*Aufgaben*:
a. Wie viele Menschen haben laut dem Text über die Gedenkstätte diese im letzten Jahr besucht?
b. Nenne alle Wörter aus dem Text über die Gedenkstätte, die auf „-ung“ oder „-ungen“ enden.
c. Schreib den Text über die Gedenkstätte nach seinem letzten Satz weiter.

Zum anderen aber gehen vielen schlicht die Worte aus, wenn sie mal konkret sagen sollen, was genau sie an der Gedenkstätte unter Knabes Leitung so stört. Dessen Konzept ist, die Geschichte nicht anhand von Schautafeln darzustellen. Stattdessen werden Besucher von ehemaligen Insassen durchs Gefängnis geführt. Sie schildern die Haftbedingungen und die Verhörmethoden, die sie erlebt haben. 140.000 Menschen haben die Gedenkstätte im letzten Jahr besucht, davon 56.000 Schüler. Zahlen, die andere Einrichtungen neidisch machen.

Die wenigsten seiner Kritiker haben sich die Mühe gemacht, einmal selbst an einer Führung teilzunehmen. Den tatsächlichen Besuchern aber sprechen sie pauschal die Fähigkeit ab, wahrnehmen zu können, dass der Bericht eines ehemaligen Inhaftierten zwangsläufig subjektiver ausfällt, als der eines geschulten Museumsführers es würde.

[Gesammelte Daten]
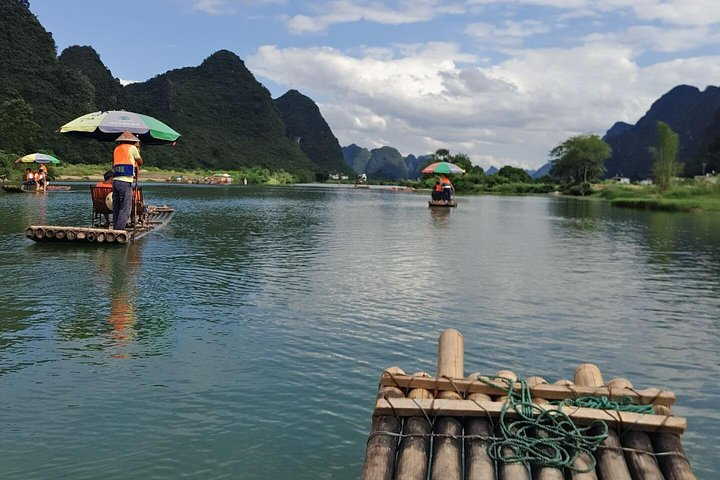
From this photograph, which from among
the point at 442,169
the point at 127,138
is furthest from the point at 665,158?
the point at 127,138

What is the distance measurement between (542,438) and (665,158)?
79.2 m

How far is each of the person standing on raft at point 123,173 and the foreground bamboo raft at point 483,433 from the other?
15.9 metres

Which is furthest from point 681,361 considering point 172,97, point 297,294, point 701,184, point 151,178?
point 172,97

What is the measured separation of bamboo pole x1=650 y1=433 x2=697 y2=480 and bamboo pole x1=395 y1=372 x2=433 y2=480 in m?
1.70

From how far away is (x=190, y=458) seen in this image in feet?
19.7

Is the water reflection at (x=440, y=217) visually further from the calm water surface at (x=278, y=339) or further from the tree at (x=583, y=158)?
the tree at (x=583, y=158)

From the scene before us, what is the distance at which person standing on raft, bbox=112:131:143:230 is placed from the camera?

*Lösungen*:
a. 140.000 Menschen, davon 56.000 Schüler.

b. Leitung, Haftbedingungen, Einrichtungen, Führung

c.
Was der Gedenkstätte Hohenschönhausen wirklich fehlt, ist das Wissen über ihre eigene Geschichte. „Repräsentative Angaben über die soziale Zusammensetzung der Gefangenen oder über die Gründe und die Dauer ihrer Inhaftierung liegen nicht vor“, klagt Hubertus Knabe. Es mangelt an Personal, Geld und Schriftquellen. Nicht mal die genaue Zahl der Häftlinge sei bekannt. Doch genau diesen Forschungsauftrag hat die Gedenkstätte. Der Stiftungsrat hat Knabe deswegen bereits ermahnt.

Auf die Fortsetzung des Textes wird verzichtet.